Gerillanın Meşru Direnişi, İşgalci Güçlere Stratejik Cevaptır!
Kürt ulusunun en demokratik ulusal hakkını katliamlarla bastırmaya çalışan “TC” faşist iktidarı, işgal ve sınır dışı hava operasyonları ile Kürt gerilla gücünü tasfiye etmek için özel bir savaş geliştirmiştir.
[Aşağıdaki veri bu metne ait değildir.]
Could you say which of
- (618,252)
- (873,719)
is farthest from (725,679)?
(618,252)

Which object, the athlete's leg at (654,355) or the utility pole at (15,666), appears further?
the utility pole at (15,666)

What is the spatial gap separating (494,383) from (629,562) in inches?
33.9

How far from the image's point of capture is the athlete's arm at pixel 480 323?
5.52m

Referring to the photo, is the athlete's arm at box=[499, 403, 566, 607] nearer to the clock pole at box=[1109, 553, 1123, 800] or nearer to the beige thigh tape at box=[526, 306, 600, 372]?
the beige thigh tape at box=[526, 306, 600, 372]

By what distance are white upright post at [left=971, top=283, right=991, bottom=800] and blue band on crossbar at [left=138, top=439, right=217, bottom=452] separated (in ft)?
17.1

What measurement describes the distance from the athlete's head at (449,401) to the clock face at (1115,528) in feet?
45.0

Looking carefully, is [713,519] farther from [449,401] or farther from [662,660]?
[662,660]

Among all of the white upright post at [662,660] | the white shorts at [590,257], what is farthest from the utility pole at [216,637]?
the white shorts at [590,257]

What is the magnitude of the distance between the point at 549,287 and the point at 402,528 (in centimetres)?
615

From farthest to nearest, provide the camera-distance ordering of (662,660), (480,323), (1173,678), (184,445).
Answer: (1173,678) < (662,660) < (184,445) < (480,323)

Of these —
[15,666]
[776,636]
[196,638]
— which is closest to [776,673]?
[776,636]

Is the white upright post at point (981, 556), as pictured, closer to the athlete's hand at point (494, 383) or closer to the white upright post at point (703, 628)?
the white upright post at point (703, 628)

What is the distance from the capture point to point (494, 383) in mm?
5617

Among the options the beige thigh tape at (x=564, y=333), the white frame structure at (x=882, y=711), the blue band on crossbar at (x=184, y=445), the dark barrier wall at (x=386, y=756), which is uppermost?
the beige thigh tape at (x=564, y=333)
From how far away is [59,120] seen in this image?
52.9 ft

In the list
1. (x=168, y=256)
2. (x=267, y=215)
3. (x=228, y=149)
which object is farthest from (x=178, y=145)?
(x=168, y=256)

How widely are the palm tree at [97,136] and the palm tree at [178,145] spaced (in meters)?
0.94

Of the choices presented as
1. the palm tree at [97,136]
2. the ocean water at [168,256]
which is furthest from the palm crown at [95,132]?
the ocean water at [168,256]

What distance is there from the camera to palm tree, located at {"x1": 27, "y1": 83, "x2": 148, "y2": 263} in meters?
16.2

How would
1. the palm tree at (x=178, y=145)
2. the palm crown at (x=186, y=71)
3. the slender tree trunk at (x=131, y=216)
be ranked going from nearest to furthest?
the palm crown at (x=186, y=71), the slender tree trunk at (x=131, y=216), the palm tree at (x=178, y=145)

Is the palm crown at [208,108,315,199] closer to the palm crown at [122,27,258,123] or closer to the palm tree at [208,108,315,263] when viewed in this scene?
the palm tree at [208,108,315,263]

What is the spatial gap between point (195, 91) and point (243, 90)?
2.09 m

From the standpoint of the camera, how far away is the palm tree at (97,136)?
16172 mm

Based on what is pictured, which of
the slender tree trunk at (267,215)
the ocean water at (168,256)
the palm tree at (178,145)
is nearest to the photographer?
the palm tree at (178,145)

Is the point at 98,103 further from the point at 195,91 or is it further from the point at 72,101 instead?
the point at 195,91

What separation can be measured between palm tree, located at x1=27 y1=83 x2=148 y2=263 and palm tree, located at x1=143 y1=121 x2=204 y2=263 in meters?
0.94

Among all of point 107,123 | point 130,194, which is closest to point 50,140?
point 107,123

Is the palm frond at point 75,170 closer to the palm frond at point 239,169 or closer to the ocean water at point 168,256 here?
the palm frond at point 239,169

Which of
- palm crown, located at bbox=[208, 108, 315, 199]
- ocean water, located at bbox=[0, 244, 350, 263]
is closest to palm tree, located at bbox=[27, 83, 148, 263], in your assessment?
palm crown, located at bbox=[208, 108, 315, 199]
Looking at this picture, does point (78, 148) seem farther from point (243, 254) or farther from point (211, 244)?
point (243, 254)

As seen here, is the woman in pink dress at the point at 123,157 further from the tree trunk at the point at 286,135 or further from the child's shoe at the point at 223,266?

Gerillanın meşru direnme hakkını gerekçe yaparak geliştirdiği savaş stratejisi, Kürt coğrafyasındaki sivil halkın ekonomik-lojistik-hizmet kurumlarını, sivil halkla birlikte yakma-yıkma-katletme üzerinden sürdürmektedir.
“Aksa Tufanı” eylemi üzerinden, Gazze’de tüm sivil yerleşim yerlerini hedef alarak yirmi binin üzerinde sivil halkı katleden İsrail Siyonizm’ini “kınadığını” ifade eden tekçi faşist sultanın başı Erdoğan, Kürt coğrafyasında Netanyahu’nun (bu aynı zamanda emperyalist güçlerin savaş çizgisidir) yöntemleri ile Kürt coğrafyasına saldırmaktadır, işgal etmektedir. 22 ve 23 Aralık 2023 tarihinde, Xakurke, Matina ve Zap’ta, gerilla saldırılarıyla soykırımcı-işgalci “TC” ordusuna karşı eylem düzenleyen HPG ve YJI STAR gerillalarının karşısında yenilgi yaşayan işgalci ordu, akabinde Qamışlo başta olmak üzere, birçok Kürt yerleşim yerlerini havadan bombalamış, çocuklar, gençler, kadınlar, yaşlılar dahil direk sivil Kürt halkını hedef alarak katliamlar gerçekleştirmiştir. Enerji, sağlık ve diğer hizmet kurumlarıyla beraber, halkın ekonomik yaşam olanaklarını “savaş hedefi” olarak seçmesi, acizlikten öte geliştirilen kirli savaş yöntemidir.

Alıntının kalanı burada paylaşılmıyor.